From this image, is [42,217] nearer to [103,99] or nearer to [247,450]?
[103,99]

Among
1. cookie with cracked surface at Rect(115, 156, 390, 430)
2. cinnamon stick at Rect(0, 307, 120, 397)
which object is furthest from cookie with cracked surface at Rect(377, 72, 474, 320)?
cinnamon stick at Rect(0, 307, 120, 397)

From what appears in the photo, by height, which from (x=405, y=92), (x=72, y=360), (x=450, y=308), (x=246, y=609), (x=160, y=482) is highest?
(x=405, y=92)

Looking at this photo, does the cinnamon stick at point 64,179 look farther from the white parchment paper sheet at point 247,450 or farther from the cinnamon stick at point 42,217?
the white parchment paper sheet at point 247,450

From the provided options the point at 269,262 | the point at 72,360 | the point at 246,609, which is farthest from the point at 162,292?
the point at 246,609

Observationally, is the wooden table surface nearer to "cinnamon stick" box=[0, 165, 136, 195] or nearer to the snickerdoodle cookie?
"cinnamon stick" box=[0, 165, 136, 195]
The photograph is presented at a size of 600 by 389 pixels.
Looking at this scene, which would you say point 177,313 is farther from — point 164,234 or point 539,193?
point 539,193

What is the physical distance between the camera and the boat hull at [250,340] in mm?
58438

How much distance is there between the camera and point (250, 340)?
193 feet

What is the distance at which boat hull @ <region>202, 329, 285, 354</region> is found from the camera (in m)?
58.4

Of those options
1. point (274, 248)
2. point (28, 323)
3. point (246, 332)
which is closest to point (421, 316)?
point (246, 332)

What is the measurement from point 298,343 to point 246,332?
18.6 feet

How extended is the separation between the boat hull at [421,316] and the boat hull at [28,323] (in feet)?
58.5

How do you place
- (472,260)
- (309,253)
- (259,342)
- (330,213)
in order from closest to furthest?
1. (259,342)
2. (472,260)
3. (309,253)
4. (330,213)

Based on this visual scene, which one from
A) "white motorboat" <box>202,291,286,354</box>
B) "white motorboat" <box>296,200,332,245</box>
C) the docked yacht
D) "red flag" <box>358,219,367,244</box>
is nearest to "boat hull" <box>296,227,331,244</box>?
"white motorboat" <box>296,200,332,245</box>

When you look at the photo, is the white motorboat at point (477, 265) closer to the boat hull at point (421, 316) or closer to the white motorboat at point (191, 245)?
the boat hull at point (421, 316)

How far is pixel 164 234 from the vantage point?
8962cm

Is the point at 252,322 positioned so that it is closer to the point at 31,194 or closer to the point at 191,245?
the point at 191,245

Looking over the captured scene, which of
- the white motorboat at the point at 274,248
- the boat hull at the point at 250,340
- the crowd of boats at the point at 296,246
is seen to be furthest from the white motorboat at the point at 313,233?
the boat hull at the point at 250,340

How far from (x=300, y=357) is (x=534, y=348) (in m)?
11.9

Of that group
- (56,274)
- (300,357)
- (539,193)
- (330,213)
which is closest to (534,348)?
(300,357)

○ ○ ○ ○ ○ ○ ○

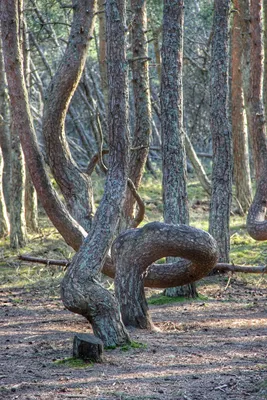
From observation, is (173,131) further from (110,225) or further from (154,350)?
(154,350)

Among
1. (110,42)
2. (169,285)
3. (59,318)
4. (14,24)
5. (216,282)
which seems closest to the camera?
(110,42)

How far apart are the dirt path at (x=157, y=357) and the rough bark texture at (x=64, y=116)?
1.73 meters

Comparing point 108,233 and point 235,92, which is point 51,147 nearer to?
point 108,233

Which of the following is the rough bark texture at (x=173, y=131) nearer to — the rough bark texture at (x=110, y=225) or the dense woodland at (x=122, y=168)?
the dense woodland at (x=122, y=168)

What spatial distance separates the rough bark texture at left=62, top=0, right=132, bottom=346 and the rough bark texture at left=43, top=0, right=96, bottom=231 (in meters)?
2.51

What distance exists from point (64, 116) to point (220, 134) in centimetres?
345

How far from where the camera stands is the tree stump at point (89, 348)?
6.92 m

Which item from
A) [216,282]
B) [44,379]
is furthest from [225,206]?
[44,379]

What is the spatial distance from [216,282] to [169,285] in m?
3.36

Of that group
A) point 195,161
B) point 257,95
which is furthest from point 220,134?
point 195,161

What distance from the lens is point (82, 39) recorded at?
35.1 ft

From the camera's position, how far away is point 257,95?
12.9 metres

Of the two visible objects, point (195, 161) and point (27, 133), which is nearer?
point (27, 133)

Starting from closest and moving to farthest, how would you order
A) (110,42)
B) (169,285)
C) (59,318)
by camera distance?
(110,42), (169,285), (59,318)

○ ○ ○ ○ ○ ○ ○

§ **What is being asked**: Please count how many of the rows above contain the string "nearer", treating uppercase and lowercase as different, and reply with the number alone.

§ **Reply**: 5